Originally Posted by *error10* 
Cold? It doesn't GET cold in Texas!







Ya want cold, I've got some snowballs I can throw at you... Anyway, no entry without pics!


Right now it's 50 degrees and the wind is blowing about 30-40mph. The low tonight is going to be in the mid 20's. It isn't cold at all for a northerner, but it is cold enough for me









Anyway, my post was more of a comment on your giveaway than an entry. I honestly can't think of a reason why I'd need that particular card. It will be a great gift for someone who can actually get some use out of it though.


----------



## mnishimura00

Count me in!










Im sure everyone used one of these bad boys back in the day. I hope this counts lol


----------



## Emperor

Count me in, could use this on my file server also.


----------



## om3n

**EDIT**

oh well... I will just have to find something else then!!

Um... here is... no wait...

crap I don't use any old pc tech daily









ha ha ha I hope I win!!

This is from my first computer, a PII processor, that for some reason I have kept







As far as I know it still works... Although I haven't tried it in an few years.

http://i264.photobucket.com/albums/i...7/533_0557.jpg


----------



## DaMirrorLink

here's my monitor, haha, really old and really huuuuuge.


----------



## VCheeZ

The oldest tech I currently use is the heater core out of a 1977 Pontiac Bonneville-







In FTW.


----------



## Sonic

My brother has a Dell Dimension 2350 and it sucks, he wants to get into CS but can barely play it @ 800x600 with 10-20fps because of the crappy onboard graphics. This would help a lot, and would be a great improvement over onboard.

I can't get an actual pic because my mom did something with her camera and screwed it up.


----------



## purdueman

I also have a FX5500 PCI it is in my P3 Linux rig. The card is actually pretty respectable and can run compiz fusion without a hitch and some older games.

Ya Sonic, everyone I know seems to have a Dell Dimension 2350. I have fixed/cleaned up 4 of those and all of them either were my friends or coworkers, and our school uses them too... They are horrible and they don't even have an agp slot, so this would be a nice upgrade. And this card can play CS perfectly.


----------



## xguntherc

The winner isn't who has the oldest item, but to enter you must have an old item and run it DAILY.. so to who said they had a PII they hadn't used in a few years.. thats not daily. lol.

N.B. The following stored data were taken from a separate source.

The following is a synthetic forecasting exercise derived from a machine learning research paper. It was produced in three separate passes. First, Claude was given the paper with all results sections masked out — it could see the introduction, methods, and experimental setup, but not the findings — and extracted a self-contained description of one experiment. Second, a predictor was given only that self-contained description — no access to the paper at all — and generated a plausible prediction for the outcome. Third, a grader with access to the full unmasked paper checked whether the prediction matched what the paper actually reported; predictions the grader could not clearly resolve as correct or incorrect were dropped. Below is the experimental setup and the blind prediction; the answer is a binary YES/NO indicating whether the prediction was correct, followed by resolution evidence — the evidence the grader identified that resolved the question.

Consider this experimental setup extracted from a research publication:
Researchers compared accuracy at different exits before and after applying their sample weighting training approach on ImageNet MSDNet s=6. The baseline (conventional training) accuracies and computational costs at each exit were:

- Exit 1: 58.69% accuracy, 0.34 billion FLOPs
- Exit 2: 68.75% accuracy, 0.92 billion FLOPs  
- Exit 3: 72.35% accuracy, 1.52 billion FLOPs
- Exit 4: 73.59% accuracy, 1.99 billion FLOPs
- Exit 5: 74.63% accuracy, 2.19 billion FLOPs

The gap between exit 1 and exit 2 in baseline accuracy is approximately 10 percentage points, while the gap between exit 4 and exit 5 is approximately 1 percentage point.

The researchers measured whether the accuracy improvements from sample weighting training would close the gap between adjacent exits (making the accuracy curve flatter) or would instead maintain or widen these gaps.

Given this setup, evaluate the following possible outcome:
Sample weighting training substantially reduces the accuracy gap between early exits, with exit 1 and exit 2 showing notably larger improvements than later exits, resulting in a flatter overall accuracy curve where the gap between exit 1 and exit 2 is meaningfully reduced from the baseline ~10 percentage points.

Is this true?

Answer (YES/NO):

The Winner will be drawn at Random is what the OP said.

Anyways, my oldest PC part that I currently honestly use on a daily basis is my 866 MHz PIII from my server.. lol.



I have older things, but I don't use them daily. So I wont add them to my message. Count me in on the Freebie.

Thanks! and +1 Rep for the good idea on a freebie! mixing it up. well done Sir!


----------



## hybrid-kernel

The oldest piece of hw that's still used daily is this geforce mx 400 which came out back in 2000 (according to wiki)









I have a pentium 1 as well, but sadly I have no mobo to stick it in to, so it's not used daily









speaking of which, I have a '98 p3 laptop as well

I can get pics of those if necessary


----------



## gablain

wow thar graphic card really pwns, i can testify for it


----------



## xguntherc

You reminded me. I also have one of those.

I have an old Windows 98 original IBM Thinkpad 600E with a Pentium II inside. that i use every once in a while if I know I'll need it and going out of town. and thats not often, but I do use it sometimes. I need a new laptop seriously. lol.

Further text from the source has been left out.